SNF Figure 2 Diagram

Special staffing considerations in cohort areas

  1. Staff assigned to the Red Cohort should not care for patients in other cohorts if possible. If staff must care for residents in multiple cohorts, they should visit the Red Cohort last and should doff PPE and perform hand hygiene prior to moving between cohorts.
  2. With prior approval from Public Health, asymptomatic staff with lab-confirmed COVID-19 infection may be allowed to work in the Red Cohort. They will need to be able to keep separated from uninfected staff. This includes having dedicated breakrooms and bathrooms until they are no longer considered infectious (10 days after the date of collection of their initial positive test).
  3. All staff in the facility should adhere to physical distancing of at least 6 feet while in break rooms and should wear masks while in the facility.
Infection Prevention and Control Considerations

Below are general and COVID-19 specific recommendations. For more information on infection control recommendations, visit https://www.cdc.gov/coronavirus/2019-ncov/infection-control/control-recommendations.html.

General Considerations

  1. California Department of Public Health (https://www.cdph.ca.gov/Programs/CHCQ/LCP/Pages/AFL-20-52.aspx) guidance requires that facilities employ a full-time, on-site infection preventionist who will monitor compliance with infection control guidance.
  2. CDPH also requires SNFs to have a CDPH-approved COVID-19-specific mitigation plan and to provide infection prevention and control training and updated infection control guidance to its HCP.

Universal Source Control


  1. All patients/residents must be provided a clean non-medical face covering daily.
  2. Surgical masks are required for any resident that is COVID-19-positive or assumed to be COVID-19-positive.
  3. All residents must wear the cloth face covering/mask when outside their room, unless they have a contraindication. This includes patients who must regularly leave the facility for care (e.g. hemodialysis patients).
  4. Residents who due to underlying cognitive or medical conditions cannot wear face coverings should not be forcibly required to wear face coverings (and should not be forcibly kept in their rooms). However, face coverings should be encouraged as much as possible.
  5. A cloth face cover should not be placed on anyone who has trouble breathing, or is unconscious, incapacitated, or otherwise unable to remove it without assistance.
  6. Face shields with a drape may be offered to residents who are not able to wear face coverings.
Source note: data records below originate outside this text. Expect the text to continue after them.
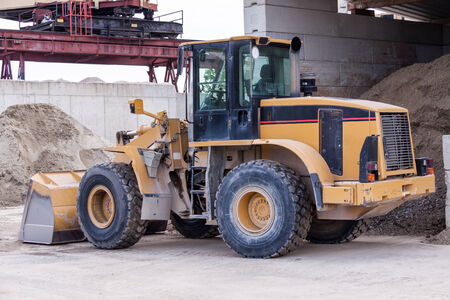 front end loader: Front end loader with its bucket or scoop down parked in front of a warehouse on paving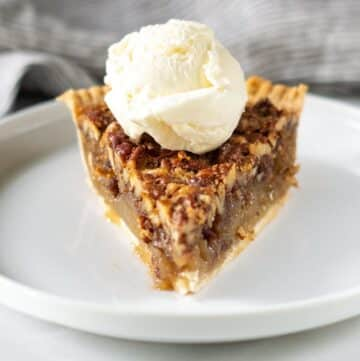 a slice of gluten free pecan pie topped with a scoop of vanilla ice cream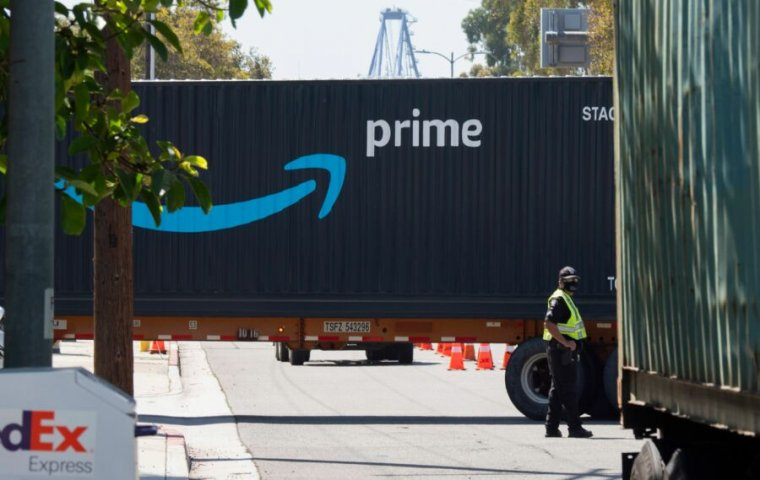 An Amazon Prime delivery truck drives through the Port of Los Angeles and Long Beach on April 22, 2020, in Long Beach, California. (Photo by Robyn Beck / AFP)
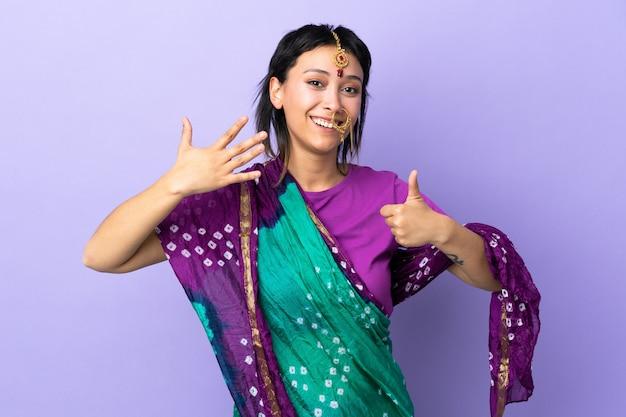 Mulher indiana isolada em roxo, contando seis com os dedos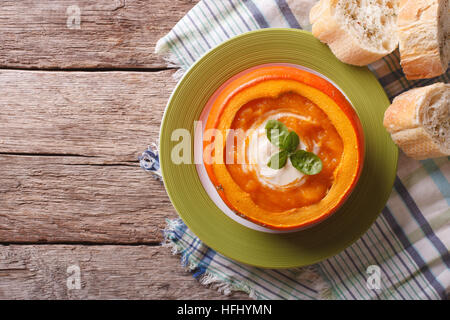Pürieren Sie Suppe mit saurer Sahne und Basilikum in einer gebackenen Kürbis. horizontale Ansicht von oben - Stockfoto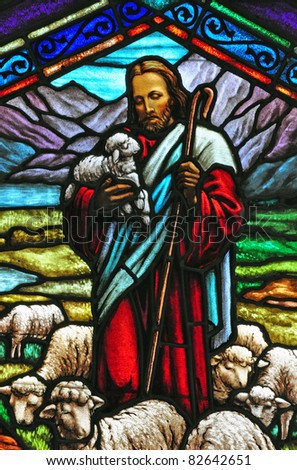 Stained glass church window showing Jesus with lambs - stock photo
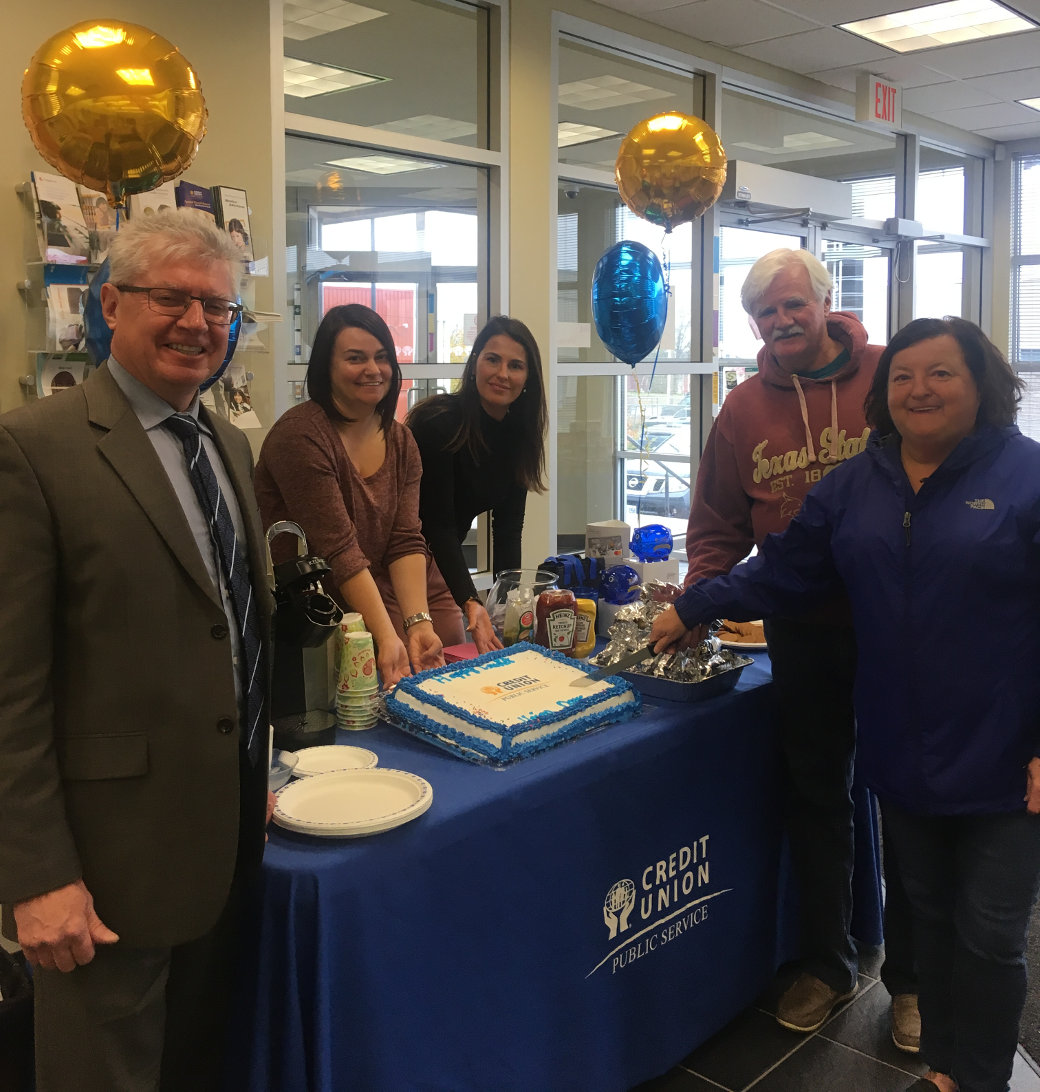 Members Ray Franey and Margaret Potts along with employees Nichole Manning, Renee Alexander, and Brian Quilty cutting the cake to celebrate International Credit Union Day October 18.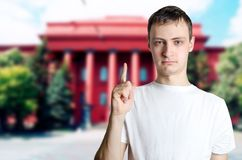 Serious young guy showing thumbs up against background of univer. Sity. The man calls for attention, caution. The concept of an important statement, information Royalty Free Stock Photos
  1. All HCP should wear a medical-grade surgical/procedure mask or respirator for universal source control at all times while they are in the facility.
  2. Please see Cohort-Specific Transmission Based Precautions and PPE section for appropriate mask use for each cohort.

Hand Hygiene (HH)

  1. Healthcare personnel (HCP) and other staff members should perform HH before and after ALL patient encounters and should also use HH at the beginning of their shifts, before and after eating, after using the restroom, and at other times throughout the day.
  2. Make sure HH supplies, such as soap and water or alcohol-based hand sanitizer, are readily accessible in all patient care areas, including areas where HCP remove PPE.
  3. Sinks need to be well-stocked with soap and paper towels. Hand sanitizers should be replaced as needed.
  4. Facilities should have a process for auditing adherence to recommended HH practices by the HCP.
  5. Ensure that there are alcohol-based hand sanitizer dispensers at the PPE donning and doffing areas.

Respiratory Hygiene/Cough Etiquette:

  1. Support hand and respiratory hygiene, as well as cough etiquette by residents and staff.
  2. Place hand sanitizers at facility entrances and encourage all residents and staff to use every time they enter your facility.
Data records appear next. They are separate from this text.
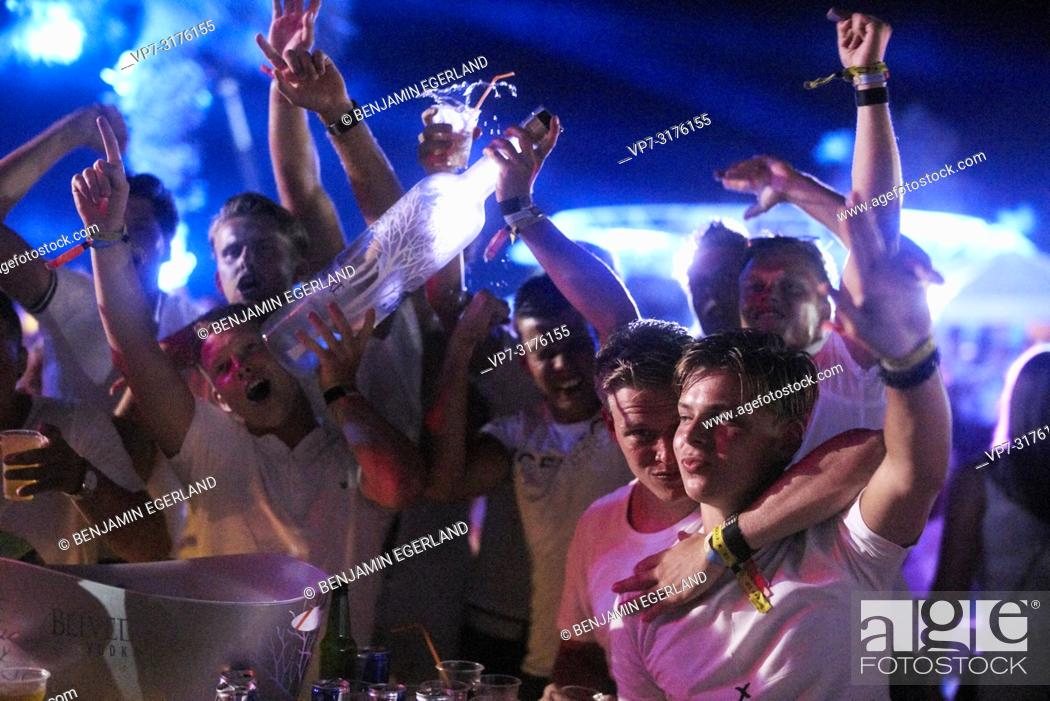 Photo de stock: party people holding Belvedere Vodka bottle at music festival Starbeach Chersonissos, Crete, Greece, at 06. August 2018.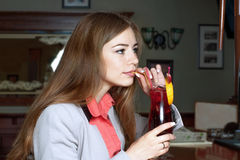 Brunette drinking from a tube juice sitting on the bar Stock Photo
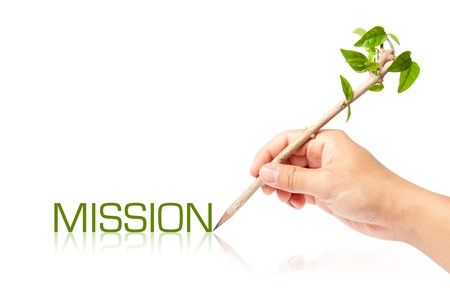 Mission wording with creative pencil with green tree on white backgorund Stock Photo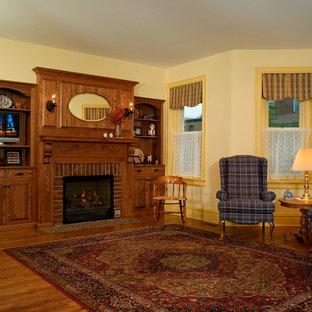 フィラデルフィアの大きいミッドセンチュリースタイルのおしゃれな独立型リビング (フォーマル、黄色い壁、無垢フローリング、標準型暖炉、レンガの暖炉まわり、据え置き型テレビ) の写真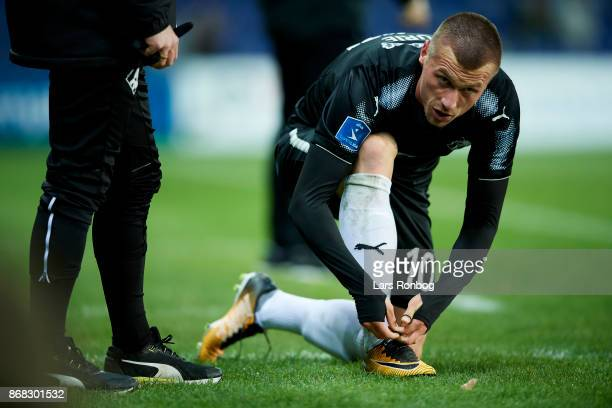 Marvin Pourie of Randers FC preparing his boots during the Danish Alka Superliga match between Brondby IF and Randers FC at Brondby Stadion on...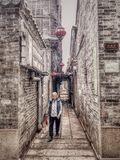 An Old Woman Walking In The Alley Stock Image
Transmission Based Precautions and Personal Protective Equipment (PPE)

HCP should follow transmission- based precautions for each cohort including standard precautions and wearing of appropriate PPE while providing patient care as detailed below.

Figure 3. PPE in Each Cohort

SNF Figure 3 Diagram
  1. General
    1. Facilities must regularly audit their HCP’s adherence to appropriate PPE use.
    2. Post appropriate Transmission-Based Precautions signage outside of each resident room: https://www.cdc.gov/infectioncontrol/basics/transmission-based-precautions.html#anchor_1564058318
    3. Post signage on the appropriate steps for donning and doffing PPE in donning and doffing areas: lacounty.gov/acd/docs/CoVPPEPoster.pdf
    4. Facilities should follow CDC’s strategies to optimize the supply of PPE and equipment (https://www.cdc.gov/coronavirus/2019-ncov/hcp/ppe-strategy/index.html).
    5. If there are PPE shortages, the facility should make and document efforts to acquire more supply and can consider contacting Public Health’s PPE Coordinator by email for inquiries about PPE supplies: DPHPPECoordinator@ph.lacounty.gov
  2. Standard Precautions for All Patient Care
    1. Gloves should be changed between every patient encounter.
    2. Hand hygiene should be performed before donning and after doffing gloves. Please see above section on Hand Hygiene (HH) for more details.
    3. Respiratory hygiene/cough etiquette must be followed at all times including during patient care.
    4. Environmental cleaning recommendations should be followed where applicable before and after patient care. This includes properly disinfecting shared equipment, e.g., blood pressure cuffs and pulse oximeters before and after vital checks.
  3. Droplet Precautions
    1. In the Green Cohort, surgical masks alone may be worn for duration of the shift in place of N95 respirators.
    2. In the Yellow and Red Cohorts, N95 respirators should be worn. Please see N95 respirators section below.
    3. In Yellow and Green Cohorts, eye protection, which is defined as a face shield or goggles, is recommended for close contact with patients (within 6ft), especially if the patient cannot reliably wear a face covering.
    4. In the Red Cohort, eye protection is recommended to be worn for duration of shift.
  4. Contact Precautions
    1. Gowns should be changed between patients in all cohorts if adequate supplies are available, even in multi-occupancy rooms.
    2. If there is a shortage of gowns, the same gown may be worn with multiple residents (extended use) in the Red Cohort as long as there are no other contact pathogens (difficile, CRE, Candida auris, etc.) that require changing between residents. 
    3. If there is a shortage of gowns, gowns may be prioritized for patient care that may result in exposure to body fluids and/or high contact activity in the Yellow Cohort.
    4. The same gowns should never be worn for care of both COVID-19 positive and negative patients.
    5. Re-use (over multiple days) of gowns is not allowed.
  5. N95 respirators
    1. In the Red Cohort, N95 respirator use should be worn for duration of the shift.
    2. In the Yellow Cohort, N95 respirator should be worn when providing for patient care (within 6 ft).
    3. N95 respirators should be worn for all aerosol generating procedures (suction, ventilation, CPR, nebulizer treatments, etc.) for all cohorts including the Green Cohort if the facility has an active outbreak.
    4. N95 respirators with an exhaust valve do not provide source control and should not be used in healthcare settings.
    5. Initial and annual N95 respiratory fit testing is required for all staff per California Division of Occupational Safety and Health (Cal-OSHA).
    6. Cal-OSHA no longer allows for re-use (over multiple days) of N95 respirators, but still allows for extended use (with multiple residents in the same shift/day).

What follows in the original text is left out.